BRUSSELS: The European Commission said on Monday it had launched legal action against AstraZeneca for not respecting its contract for the supply of COVID-19 vaccines and for not having a "reliable" plan to ensure timely deliveries.
AstraZeneca said in response that the legal action by the EU was without merit and pledged to defend itself strongly in court.
"AstraZeneca has fully complied with the Advance Purchase Agreement with the European Commission and will strongly defend itself in court. We believe any litigation is without merit and we welcome this opportunity to resolve this dispute as soon as possible," AstraZeneca said in a statement on Monday.
Under the contract, the Anglo-Swedish company had committed to making its "best reasonable efforts" to deliver 180 million vaccine doses to the EU in the second quarter of this year, for a total of 300 million in the period from December to June.
But AstraZeneca said in a statement on March 12 it would aim to deliver only one-third of that by the end of June, of which about 70 million in the second quarter. A week after that, the Commission sent a legal letter to the company in the first step of a formal procedure to resolve disputes.
"The Commission has started last Friday a legal action against AstraZeneca," the EU spokesman told a news conference, noting all 27 EU states backed the move.

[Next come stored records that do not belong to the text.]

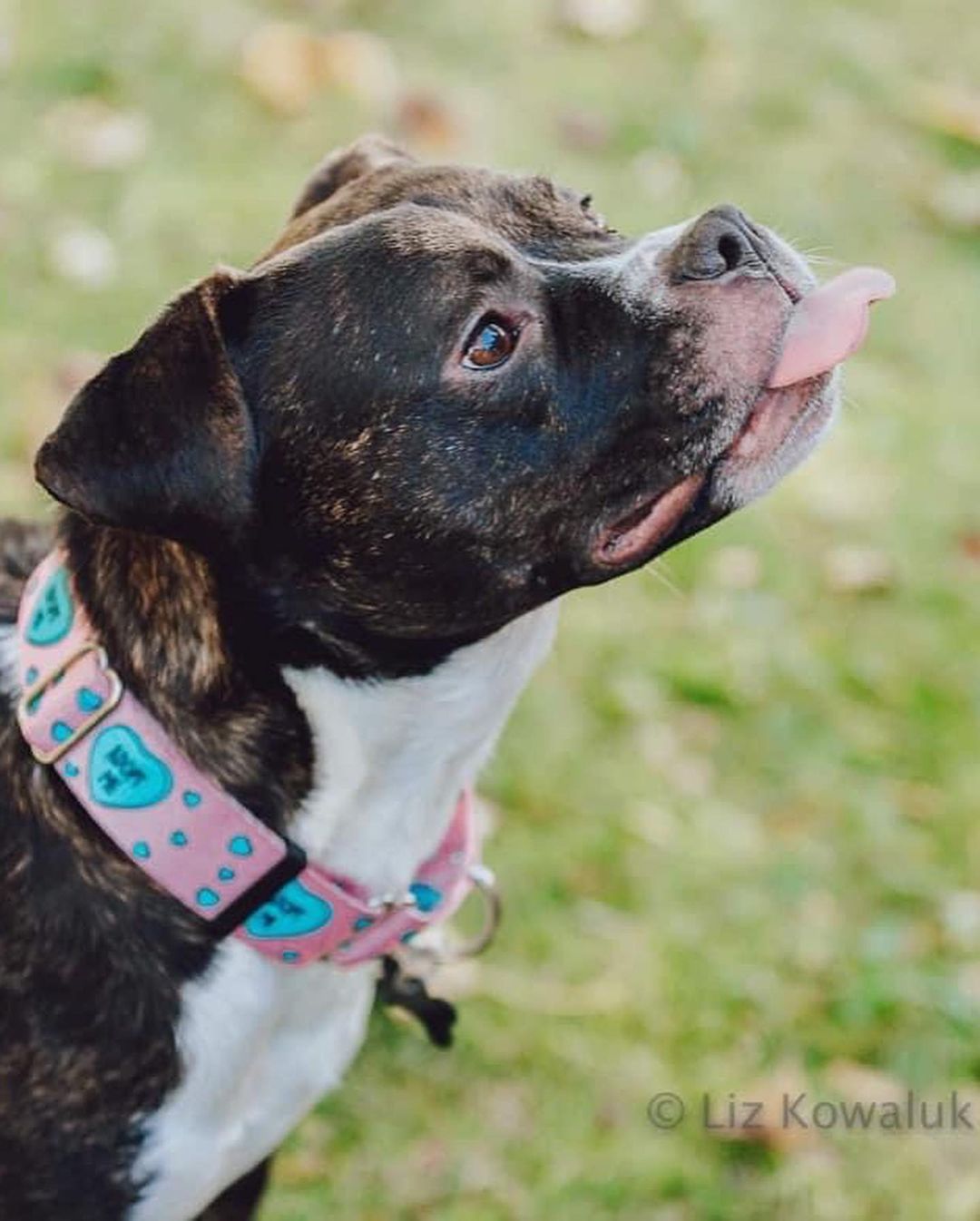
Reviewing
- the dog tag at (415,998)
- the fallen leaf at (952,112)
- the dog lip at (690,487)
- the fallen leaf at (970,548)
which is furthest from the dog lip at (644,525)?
the fallen leaf at (952,112)

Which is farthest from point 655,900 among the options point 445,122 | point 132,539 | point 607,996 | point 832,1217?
point 445,122

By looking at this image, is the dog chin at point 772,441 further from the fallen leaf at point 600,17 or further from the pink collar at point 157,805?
the fallen leaf at point 600,17

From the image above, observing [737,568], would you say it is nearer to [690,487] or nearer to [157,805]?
[690,487]

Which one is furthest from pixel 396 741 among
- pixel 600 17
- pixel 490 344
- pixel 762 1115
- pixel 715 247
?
pixel 600 17

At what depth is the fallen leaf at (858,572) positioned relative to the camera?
191 inches

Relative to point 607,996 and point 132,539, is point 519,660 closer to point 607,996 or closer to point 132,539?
point 132,539

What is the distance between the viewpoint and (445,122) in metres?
5.83

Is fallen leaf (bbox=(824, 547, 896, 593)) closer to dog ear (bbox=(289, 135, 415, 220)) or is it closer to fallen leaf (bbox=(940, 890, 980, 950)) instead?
fallen leaf (bbox=(940, 890, 980, 950))

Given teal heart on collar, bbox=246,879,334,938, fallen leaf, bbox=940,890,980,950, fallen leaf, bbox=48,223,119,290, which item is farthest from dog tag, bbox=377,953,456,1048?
fallen leaf, bbox=48,223,119,290

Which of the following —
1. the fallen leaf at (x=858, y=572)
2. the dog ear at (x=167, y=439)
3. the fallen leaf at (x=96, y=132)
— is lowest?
the fallen leaf at (x=858, y=572)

"Some terms of the contract have not been respected and the company has not been in a position to come up with a reliable strategy to ensure timely delivery of doses," the spokesman said, explaining what triggered the move.
Under the contract, the case will need to be resolved by Belgian courts.
"We want to make sure there is a speedy delivery of a sufficient number of doses that European citizens are entitled to and which have been promised on the basis of the contract," the spokesman said.
"Every vaccine dose counts," EU health commissioner Stella Kyriakides said on Twitter, announcing the legal proceedings against AstraZeneca.
Germany, France and Hungary were among EU states that were initially reticent to sue the company, diplomats said, but eventually they supported the move.
The EU wants AstraZeneca to deliver the promised 300 million doses, but in a further sign of its irritation towards the company, it has already forgone another 100 million shots that it had an option to buy under the contract signed in August.